Sighing, Jack reached into his vest pocket and retrieved yet another Kleenex. At this rate, I'll run out before the first day is done, he thought grimly. Sticking the shred of fluffy white paper under his lover's nose with one hand, he used his other to pluck the soggy, mucus-filled used one out of Daniel's trembling grasp. "You doin' okay, Danny?" he asked, thought it was patently obvious the linguist wasn't.
Daniel snorted and gave him a look that questioned his intelligence. "Oh, no, Jack, I'm fine," he groused, voice nasal with stopped up mucus. "I always sneeze when I'm in perfect health." His glare's effectiveness was not impeded one iota by his red-rimmed eyes, fever-flushed cheeks, stuffy nose, pale face, and clammy skin.
"Just wanted to make sure you could handle it – you're shaking like a leaf, Danny." Jack gestured to the minute chills that were vibrating through the other man's frame.
"I know," Daniel said, though with his chest and head congestion it came out sounding more like, "I doe." Accepting the offered tissue with a smile of thanks, he proceeded to blow his nose long and loud. He ended up making a sound like that of a dying goose.

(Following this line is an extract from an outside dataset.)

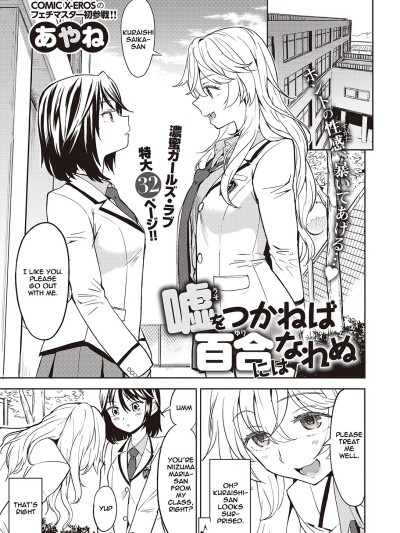 Uso o Tsukaneba Yuri ni wa Narenu | If a Lie Is Not Told, It Cannot Become Yuri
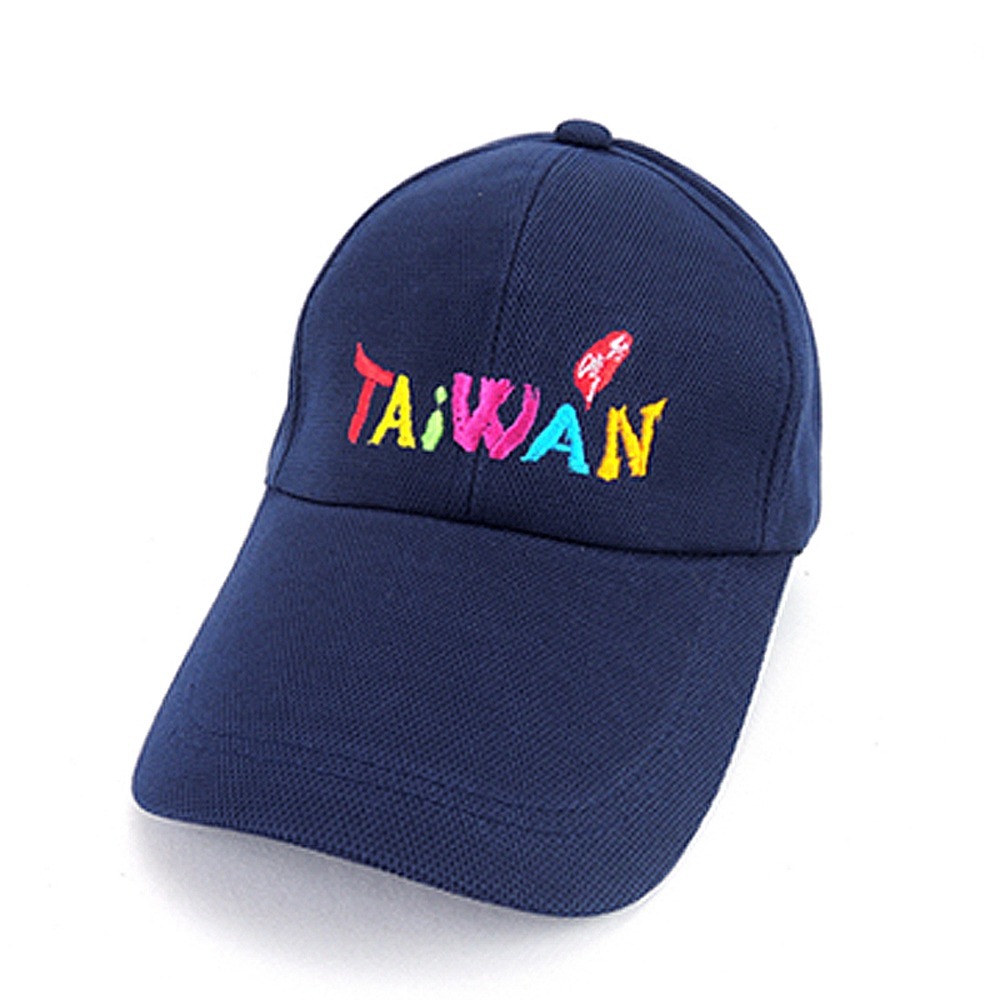 【晨豐商行】(TAIWAN.國旗帽) 休閒球帽/流行棒球帽/紀念帽/最新帽款帽簷-台灣製-規格圖3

A dying goose who'd swallowed a kazoo. "But the Benadryl will be kicking in soon and hopefully, I'll be able to finish my translations," he said, sounding much less stuffed up now that he'd relieve his nose of its encumbrance of mucus.
The packet of extra-strength menthol throat lozenges was offered just as quietly and accepted with equal aplomb. Daniel down two of them and proceeded to suck the life – and throat-soothing properties – out of them as if his life depended on it.
Well, at least his health…
"I hope so," Jack said. "If you don't get some quality time in with your rocks, you'll never let me hear the end of it," he teased.
Rolling his eyes, Daniel dutifully added his part of the years-old argument, "Artifacts, Jack. Not rocks," before striding off towards the base camp.
Sighing as he watched his lover pick his way across the rocky ground, Jack could only grumbled under his breath, "What a way to spend an anniversary. Stuck on an alien planet with my lover – and without Carter and Teal'c along, so we could be having sex, but Daniel's too uptight about mission propriety – who is not only bound and determined to decipher ancient Celtic runes and ruins, but also is suffering from sneezing fits and seeping sinuses." From across the tundra, three sneezes in quick succession reached his ears.
Shaking his head in sympathy for his lover, Jack mused, "Might as well start calling the poor guy Sneezy if this keeps up." A thought popped into his head and he chuckled under his breath. "Carter could be Doc and Teal'c could be Grump…" His voice trailed off as he suddenly realized which Dwarf that would most likely leave him with – seeing as how he was neither Bashful, nor overly Happy, and had never needed much sleep – and closed his mouth before finishing his spoken thoughts.
Grumbling under his breath about, "I hate having a subconscious with an attitude," Colonel Jack 'Dopey' O'Neill proceeded to follow in his lover's footsteps back to base camp, hoping there were still some apples left.
Although, considering his luck of late, they'd probably be poisoned.